→ Trecho para ler:
····················

“Causos de Aviação”

Paulista

17/07/2009 

 

Terminada a instrução primária o semibrevetado “Aviador” iria ingressar na modernidade, na aviação à reação, nada mais daquela aviação arcaica movida a hélice. Chega da “aviação à lenha”. Sentia-se o próprio Robert Mitchum em “Raposas do Espaço”, filme que somente iria assistir dali há um ano na Academia, em uma das primeiras transmissões à cores, captada no cassino dos cadetes em um enorme televisor Telefunken, que transformava qualquer imagem em uma disforme massa vermelho vivo, mas era, naquela época, o máximo.

 

Terminada a inspeção externa, paraquedas, cintos, suspensórios e máscara de oxigênio ajustados, um olhar de “expert” para fora da aeronave lhe indica que a área está livre para a partida. Dedo indicador da mão esquerda no botão “Starter - GND”, o médio no de Ignição - ON, mantendo até 5% de RPM, manete em “IDLE”, repetir tudo de novo para o reator direito e deixar com que aquela maravilha da engenharia moderna ganhe vida, com seu silvo crescente preenchendo todo o seu sentido de audição, aumentando juntamente suas pulsações.

····················

→ Dados:
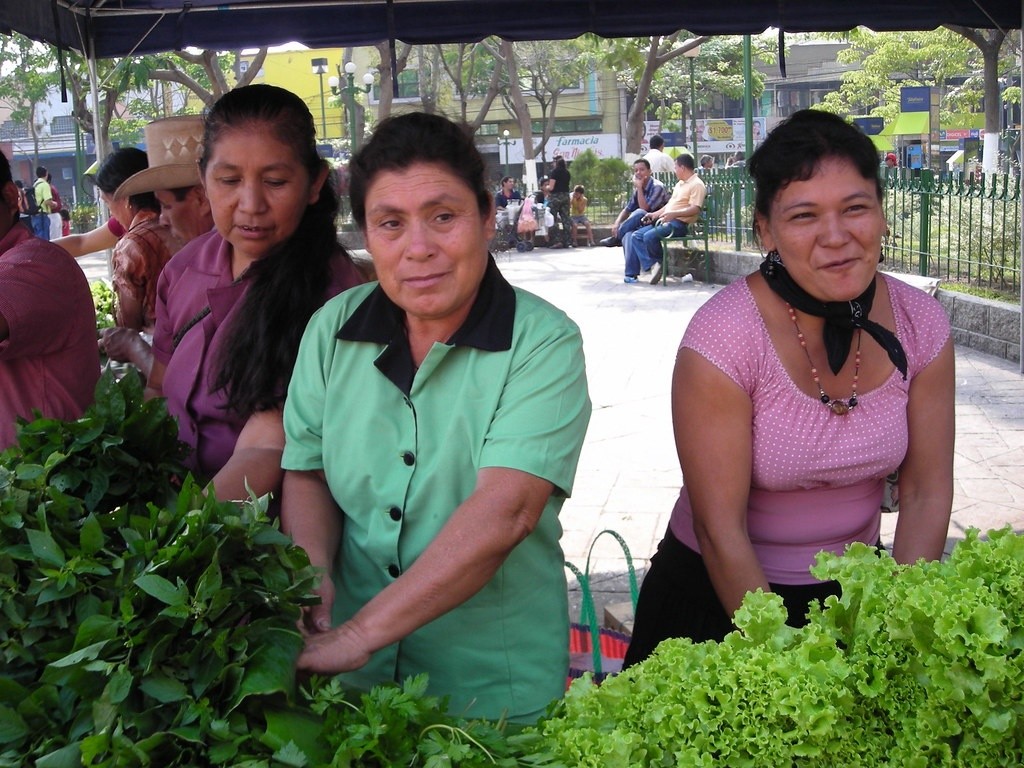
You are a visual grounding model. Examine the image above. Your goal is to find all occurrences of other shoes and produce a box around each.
[500,235,597,252]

····················

→ O que fazer:
**a)** Responda às perguntas abaixo com base no trecho:
(i) Em que filme o "Aviador" se sentia como Robert Mitchum?
(ii) De que marca era o televisor do cassino dos cadetes?
(iii) Até que porcentagem de RPM se deve manter o procedimento de partida?
**b)** Explique, com base no trecho, por que o "Aviador" deixaria para trás a aviação movida a hélice.
A listagem é um material à parte e não tem relação com o trecho.

→ Resultados por tarefa:
**a)**
(i) Em "Raposas do Espaço".
(ii) Era um televisor Telefunken.
(iii) Até 5% de RPM.

**b)** Terminada a instrução primária, ele iria ingressar na aviação a reação, que o trecho associa à modernidade. A aviação a hélice, por sua vez, é chamada de arcaica e de "aviação à lenha".